Camping’s latest prediction will of course have proved wrong, like all the many doomsday forecasts over the centuries, a fascinating account of which can be found at www.religioustolerance.org/end_wrld.htm.
As the physicist Niels Bohr is famously said to have said, “Prediction is very difficult, especially if it’s about the future” (a quotation that has also been variously attributed to other cynical scientists, along with assorted philosophers, politicians and wits, not to mention sundry celebrities renowned for their verbal mishaps).
While the vast majority of predictions turn out to be hopelessly wrong, conversely many major events can happen without anyone having managed to forecast them at all. A prime example of this is the fall of the Berlin Wall in 1989.
More recent unforeseen events include this year’s “Arab spring” uprisings against apparently stable regimes in North Africa and the Middle East.
A major factor in these more recent rebellions has been public protests organised rapidly through internet-based social networks such as Facebook and Twitter. The facility for speedy contact with many thousands of other people has become an important feature of the internet.

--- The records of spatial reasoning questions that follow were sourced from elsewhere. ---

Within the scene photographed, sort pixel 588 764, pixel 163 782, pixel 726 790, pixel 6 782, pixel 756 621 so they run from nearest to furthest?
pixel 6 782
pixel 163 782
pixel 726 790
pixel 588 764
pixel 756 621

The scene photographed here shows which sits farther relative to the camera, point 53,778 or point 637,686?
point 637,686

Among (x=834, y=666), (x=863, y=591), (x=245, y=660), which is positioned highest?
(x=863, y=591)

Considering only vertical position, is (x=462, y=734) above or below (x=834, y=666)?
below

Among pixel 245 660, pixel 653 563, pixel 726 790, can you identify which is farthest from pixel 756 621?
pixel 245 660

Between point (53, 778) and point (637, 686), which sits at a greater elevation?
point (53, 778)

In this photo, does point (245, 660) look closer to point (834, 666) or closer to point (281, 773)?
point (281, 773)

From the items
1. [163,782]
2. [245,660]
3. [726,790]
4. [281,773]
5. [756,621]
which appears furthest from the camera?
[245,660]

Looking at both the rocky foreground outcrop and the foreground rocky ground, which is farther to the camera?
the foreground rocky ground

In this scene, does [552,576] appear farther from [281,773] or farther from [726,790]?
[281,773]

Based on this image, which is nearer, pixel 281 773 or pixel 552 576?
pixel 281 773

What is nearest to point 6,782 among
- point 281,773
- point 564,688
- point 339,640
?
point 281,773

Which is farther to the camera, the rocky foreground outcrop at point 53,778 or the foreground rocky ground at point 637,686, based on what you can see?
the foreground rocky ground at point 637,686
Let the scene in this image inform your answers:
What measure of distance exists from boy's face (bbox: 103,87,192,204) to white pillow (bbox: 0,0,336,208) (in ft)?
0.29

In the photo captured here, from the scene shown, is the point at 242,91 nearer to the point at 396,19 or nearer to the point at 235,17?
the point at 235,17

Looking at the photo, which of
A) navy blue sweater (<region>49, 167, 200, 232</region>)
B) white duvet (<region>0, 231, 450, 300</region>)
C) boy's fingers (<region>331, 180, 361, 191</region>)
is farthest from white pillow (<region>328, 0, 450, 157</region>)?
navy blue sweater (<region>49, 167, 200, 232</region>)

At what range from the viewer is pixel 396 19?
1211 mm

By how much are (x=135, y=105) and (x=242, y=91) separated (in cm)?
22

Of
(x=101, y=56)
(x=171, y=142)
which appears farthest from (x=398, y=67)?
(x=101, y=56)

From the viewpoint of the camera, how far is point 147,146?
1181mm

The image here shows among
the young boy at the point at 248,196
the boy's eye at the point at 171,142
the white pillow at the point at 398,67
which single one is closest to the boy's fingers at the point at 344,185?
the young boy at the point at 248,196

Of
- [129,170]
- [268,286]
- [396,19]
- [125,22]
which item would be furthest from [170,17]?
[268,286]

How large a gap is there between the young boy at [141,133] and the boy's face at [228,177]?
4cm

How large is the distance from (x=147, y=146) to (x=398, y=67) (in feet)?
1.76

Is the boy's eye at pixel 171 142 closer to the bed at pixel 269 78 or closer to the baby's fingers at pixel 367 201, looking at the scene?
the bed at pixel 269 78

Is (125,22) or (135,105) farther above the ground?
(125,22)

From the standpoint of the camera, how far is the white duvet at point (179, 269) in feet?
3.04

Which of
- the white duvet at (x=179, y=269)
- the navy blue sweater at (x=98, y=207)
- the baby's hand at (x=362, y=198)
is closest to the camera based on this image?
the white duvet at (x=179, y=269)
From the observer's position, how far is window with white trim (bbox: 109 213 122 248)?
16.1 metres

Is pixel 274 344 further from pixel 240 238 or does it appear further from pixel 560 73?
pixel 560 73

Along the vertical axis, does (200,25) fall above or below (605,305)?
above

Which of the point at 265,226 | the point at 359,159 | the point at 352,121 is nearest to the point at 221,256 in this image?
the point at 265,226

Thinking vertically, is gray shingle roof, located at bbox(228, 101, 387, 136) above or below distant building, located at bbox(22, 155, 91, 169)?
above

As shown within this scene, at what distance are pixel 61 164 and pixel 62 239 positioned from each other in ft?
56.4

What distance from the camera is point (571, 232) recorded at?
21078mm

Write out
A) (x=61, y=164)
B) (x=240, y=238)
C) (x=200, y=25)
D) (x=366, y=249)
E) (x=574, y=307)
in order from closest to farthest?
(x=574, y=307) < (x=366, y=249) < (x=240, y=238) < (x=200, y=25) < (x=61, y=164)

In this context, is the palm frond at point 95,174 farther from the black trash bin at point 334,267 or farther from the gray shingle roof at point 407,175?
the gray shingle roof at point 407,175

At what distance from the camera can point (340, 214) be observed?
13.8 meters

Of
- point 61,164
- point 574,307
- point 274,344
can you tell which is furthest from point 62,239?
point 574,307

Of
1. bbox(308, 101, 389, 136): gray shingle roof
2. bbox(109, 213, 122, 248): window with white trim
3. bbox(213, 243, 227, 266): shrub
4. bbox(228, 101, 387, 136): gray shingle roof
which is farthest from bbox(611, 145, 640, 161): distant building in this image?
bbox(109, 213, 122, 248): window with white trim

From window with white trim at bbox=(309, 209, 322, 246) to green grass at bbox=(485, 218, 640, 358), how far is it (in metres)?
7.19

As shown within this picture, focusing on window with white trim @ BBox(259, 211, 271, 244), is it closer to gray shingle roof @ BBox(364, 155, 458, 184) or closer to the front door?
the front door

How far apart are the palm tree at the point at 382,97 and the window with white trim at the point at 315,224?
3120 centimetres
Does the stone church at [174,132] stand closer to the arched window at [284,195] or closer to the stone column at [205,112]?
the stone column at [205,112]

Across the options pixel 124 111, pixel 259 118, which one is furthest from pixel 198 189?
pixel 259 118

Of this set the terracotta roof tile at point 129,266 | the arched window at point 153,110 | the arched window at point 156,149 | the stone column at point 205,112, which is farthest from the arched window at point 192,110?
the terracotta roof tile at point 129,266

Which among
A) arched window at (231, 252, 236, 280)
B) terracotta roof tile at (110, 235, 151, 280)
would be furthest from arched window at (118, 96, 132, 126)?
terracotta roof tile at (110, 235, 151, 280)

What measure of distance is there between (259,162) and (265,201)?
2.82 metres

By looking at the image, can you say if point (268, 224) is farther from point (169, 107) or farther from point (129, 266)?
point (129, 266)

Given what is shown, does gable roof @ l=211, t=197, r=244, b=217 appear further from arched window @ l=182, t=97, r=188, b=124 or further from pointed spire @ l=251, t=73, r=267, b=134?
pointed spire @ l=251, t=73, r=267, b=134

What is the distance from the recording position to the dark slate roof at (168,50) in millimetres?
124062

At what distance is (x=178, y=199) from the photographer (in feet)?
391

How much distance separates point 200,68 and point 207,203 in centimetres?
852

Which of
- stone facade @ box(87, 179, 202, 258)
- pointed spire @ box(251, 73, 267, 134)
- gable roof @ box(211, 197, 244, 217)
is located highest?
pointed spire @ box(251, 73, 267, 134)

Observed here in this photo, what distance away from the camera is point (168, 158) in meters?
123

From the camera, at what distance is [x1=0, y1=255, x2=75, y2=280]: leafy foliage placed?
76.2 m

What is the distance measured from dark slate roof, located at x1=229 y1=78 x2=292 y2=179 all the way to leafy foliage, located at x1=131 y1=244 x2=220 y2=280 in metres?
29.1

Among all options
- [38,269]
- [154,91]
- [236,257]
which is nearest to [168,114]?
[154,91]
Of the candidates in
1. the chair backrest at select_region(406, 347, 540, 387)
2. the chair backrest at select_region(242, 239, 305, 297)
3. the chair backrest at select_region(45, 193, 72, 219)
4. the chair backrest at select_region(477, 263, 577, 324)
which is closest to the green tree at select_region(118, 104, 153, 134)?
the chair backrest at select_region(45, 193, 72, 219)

It is now hard to envisage life without the internet, which must be ranked as one of mankind’s most outstanding inventions. But the internet’s development is itself perhaps the greatest global event that no one managed to predict.
Bohr was surely right.
Don't know
Great post Didapper,
Harold Camping's prediction of May 21 end of life prompted my Apocalyse Now post in May (http://iforg.com/blog/?p=607). Always thought whatever is going to happen in the future falls into "Don't know" and a waste of effort to try and predict what that will look like. Nonetheless, it is human nature to seek to know the future so that they can shape it or act in such a way to capitalise on it - competitive advantage and all that jazz. In doing so, the search for future prediction predominates all else when what should be happening (in my opinion) is acting now to shape one's future.
As I observed, rapture happens after physical death (i.e. end of time for that individual). It is probable (although unlikely) that the fog of predictionism which started about 7000 miles in California has resulted in the physical death of of the famous tyrant Muammar Gaddafi in Libya with one day to spare!
A little bit far fetched I know but hey, that is prediction for you.